Bundaberg is closely linked to the sugar cane industry. The area is surrounded by cane fields, and the small railway lines used to transport the harvested cane to the mills. The closeness to the cane mills is the reason for the siting of the rum, ginger beer, and sugar industries associated with Bundaberg.
The town itself is set back around 10km from the ocean and the ocean beaches, along the river. Bourbong street is the oddly named main street (originally named Bourbon Street, but historically misspelled). Parts are also known as the Isis Highway.
The town of Bargara is essentially the beachside suburb of Bundaberg. Home to many modern apartments, accommodation, and resorts with ocean views. It is close to Bundaberg but has a very different feel to the town centre. It has a small shopping and restaurant strip of its own, and a esplanade with barbecues and picnic tables.
The Burnett River runs through a divides the town. It is crossed by two road bridges and a railway bridge.
Bundaberg is approximately 4 hours drive by car north of Brisbane. Buses do the journey in around 6 hours. Queensland Rail  services Bundaberg with the tilt train (4 1/2 hours), and slower Sunlander or Spirit of the Outback services (6 1/2 hours). Adult fare $62.70 one way.
Bundaberg Airport (BDB) has four flights a day by QantasLink ] from Brisbane (check for specials). The airport is around 4 km west of the city centre. Car hire is available in the terminal, Avis, Budget, Hertz and Thrifty. Europcar is not in the terminal, but is at the far end of the car park. There is a cafe and an ATM in the terminal building.
Duffy's buses  run mainly school buses, although there are some public routes. In particular buses run between Bargara and the Bundaberg town centre every hour or so on weekdays and every couple of hours on a Saturday.

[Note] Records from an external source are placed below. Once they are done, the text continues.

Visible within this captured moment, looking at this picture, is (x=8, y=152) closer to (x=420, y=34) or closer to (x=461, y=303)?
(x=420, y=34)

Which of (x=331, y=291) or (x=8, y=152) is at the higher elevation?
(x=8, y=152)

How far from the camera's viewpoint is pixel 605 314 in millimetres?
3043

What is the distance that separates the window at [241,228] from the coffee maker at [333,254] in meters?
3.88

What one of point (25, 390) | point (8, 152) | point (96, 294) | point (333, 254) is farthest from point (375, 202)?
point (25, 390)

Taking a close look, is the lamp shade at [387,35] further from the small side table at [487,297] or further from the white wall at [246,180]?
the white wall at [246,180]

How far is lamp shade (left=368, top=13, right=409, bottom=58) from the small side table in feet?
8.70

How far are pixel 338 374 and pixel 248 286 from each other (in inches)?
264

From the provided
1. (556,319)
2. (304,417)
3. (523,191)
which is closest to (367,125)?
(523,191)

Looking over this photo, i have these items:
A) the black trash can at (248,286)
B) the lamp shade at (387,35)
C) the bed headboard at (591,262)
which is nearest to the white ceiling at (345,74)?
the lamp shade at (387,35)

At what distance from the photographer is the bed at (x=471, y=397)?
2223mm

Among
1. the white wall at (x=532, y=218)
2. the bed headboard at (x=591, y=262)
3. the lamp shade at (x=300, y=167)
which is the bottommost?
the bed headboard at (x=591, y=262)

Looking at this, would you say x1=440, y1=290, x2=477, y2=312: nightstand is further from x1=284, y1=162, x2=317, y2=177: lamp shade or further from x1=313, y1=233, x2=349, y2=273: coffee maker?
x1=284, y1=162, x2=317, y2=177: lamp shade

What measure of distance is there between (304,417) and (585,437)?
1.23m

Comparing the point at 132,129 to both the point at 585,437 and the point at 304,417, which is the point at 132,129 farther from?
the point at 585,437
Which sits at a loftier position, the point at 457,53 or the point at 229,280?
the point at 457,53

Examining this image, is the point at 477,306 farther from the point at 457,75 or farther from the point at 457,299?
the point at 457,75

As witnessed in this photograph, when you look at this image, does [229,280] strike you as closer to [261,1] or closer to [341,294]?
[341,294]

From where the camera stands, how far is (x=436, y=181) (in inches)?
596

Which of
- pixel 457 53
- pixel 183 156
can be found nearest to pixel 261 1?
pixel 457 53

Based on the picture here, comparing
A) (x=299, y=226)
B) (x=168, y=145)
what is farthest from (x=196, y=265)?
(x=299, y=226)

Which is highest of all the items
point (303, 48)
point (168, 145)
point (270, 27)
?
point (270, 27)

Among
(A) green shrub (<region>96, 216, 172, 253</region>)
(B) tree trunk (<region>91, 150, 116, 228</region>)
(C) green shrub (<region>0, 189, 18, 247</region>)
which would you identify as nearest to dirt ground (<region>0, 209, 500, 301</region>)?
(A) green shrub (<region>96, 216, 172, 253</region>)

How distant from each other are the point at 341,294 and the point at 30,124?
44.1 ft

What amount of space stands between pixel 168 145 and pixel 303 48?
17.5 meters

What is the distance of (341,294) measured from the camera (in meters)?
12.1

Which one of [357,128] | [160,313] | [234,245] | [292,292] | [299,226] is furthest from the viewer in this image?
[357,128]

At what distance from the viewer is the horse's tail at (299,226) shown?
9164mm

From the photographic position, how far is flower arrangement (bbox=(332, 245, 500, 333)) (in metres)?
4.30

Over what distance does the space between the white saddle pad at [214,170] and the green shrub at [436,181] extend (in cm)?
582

You really need a car to get anywhere outside the city centre. A number of Backpacker hostels run shuttle minibuses for seasonal workers to local farms early in the morning and back again in the afternoon.
Here you can discover exactly how this iconic Australian spirit is made on one of two tour options. The BUNDY Story is an indoor interactive experience that uses touch panels and visual displays to bring 120 years of rum making to life. The BONDSTORE Experience combines the BUNDY Story with a guided tour around the working distillery where you can see, smell and taste Australia’s favourite rum being made.

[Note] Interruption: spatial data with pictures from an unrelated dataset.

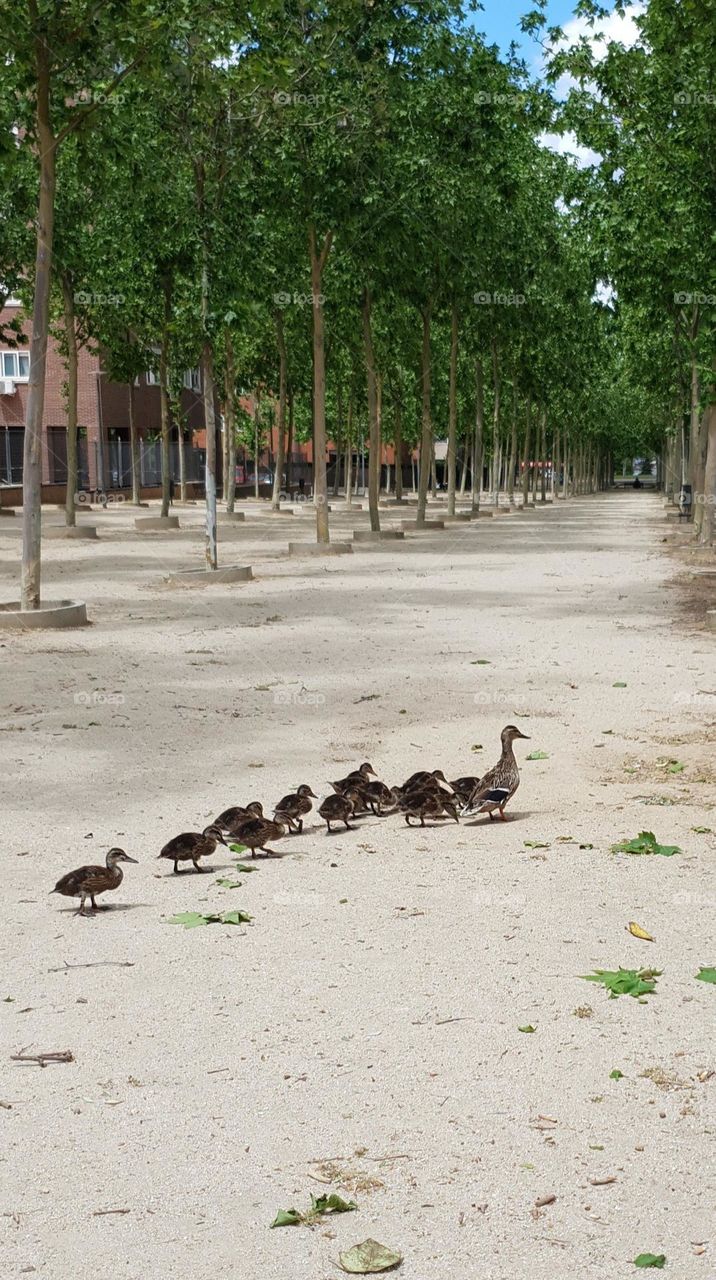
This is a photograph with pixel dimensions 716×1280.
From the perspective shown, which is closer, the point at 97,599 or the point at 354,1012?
the point at 354,1012

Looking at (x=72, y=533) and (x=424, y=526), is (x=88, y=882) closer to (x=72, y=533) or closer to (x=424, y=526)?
(x=72, y=533)

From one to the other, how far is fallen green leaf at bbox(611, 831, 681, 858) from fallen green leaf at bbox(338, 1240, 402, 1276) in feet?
15.1

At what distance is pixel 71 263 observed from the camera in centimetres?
3847

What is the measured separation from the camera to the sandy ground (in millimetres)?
4555

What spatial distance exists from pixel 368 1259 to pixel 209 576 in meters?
23.6

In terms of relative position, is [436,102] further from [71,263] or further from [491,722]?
[491,722]

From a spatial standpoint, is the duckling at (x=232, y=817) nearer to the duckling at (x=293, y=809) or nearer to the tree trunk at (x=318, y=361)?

The BUNDY Story: Adults $15.00, Seniors & Pensioners $12.00, Child $7.50 & Family (2Adults + 2-3 Children) $37.50. Group bookings can also be arranged.

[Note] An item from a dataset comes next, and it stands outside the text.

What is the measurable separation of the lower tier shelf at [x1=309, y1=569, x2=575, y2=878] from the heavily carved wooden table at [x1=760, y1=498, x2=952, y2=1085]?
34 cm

The BONDSTORE Experience: Adults $25.00, Seniors & Pensioners $20.00, Child $12.50 & Family (2Adults + 2-3 Children) $62.50. Group bookings can also be arranged.
Tours run on the hour, every hour 10 am to 3 pm, Monday to Friday, 10 am to 2 pm, Saturdays, Sundays and public holidays. +61 7 4131-2999. Covered footwear required.
Seasonal work can be obtained picking tomatoes and other fruits and vegetables. Check with the backpacker hostels for more info. To work legally, you require a valid work visa (not a tourist visa) and you should provide the employer with a tax file number if you do not want them to deduct 48 % tax from your wages (normal non-residental tax rate 29 %). It may be possible to work without a valid visa (cash-in-hand), though occasionally inspectors do checks on farms and at hostels, which could possibly result in severe consequences.
Bourbong Street, the main drag through town, is partly a shared pedestrian zone with a variety of shops, banks, travel agents and the main post office. There are two other major shopping centres: Hinkler Place, a few blocks to the south on the corner of Maryborough and Electra Sts, and the larger Sugarland in the west (Cnr Takalvan and Heidke Sts), both of which contain most of the major Australian chains between them.
The Hungry Tum along Bourbong Street in downtown is is well known for its signature drink, pink lemonade. Its is a take-away place underneath the City Centre Backpackers, on the western side of downtown.
There is a variety of accommodation styles available in Bundaberg. West of the Bundaberg Railway Station there are a number of well equipped motels. In amongst these motels is a variety of food outlets ranging from cafe style food, take away, and restaurants. There are around three backpackers hostels to choose from. One is opposite the bus depot. Two others are opposite the train station. Most of these can arrange farm work and will even provide transport to the farms in the morning and back in the afternoon. For those who wish to camp, caravan and camping parks are located throughout the city.
Bargara beach offers a choice of newer apartment style accommodation closer to the beach.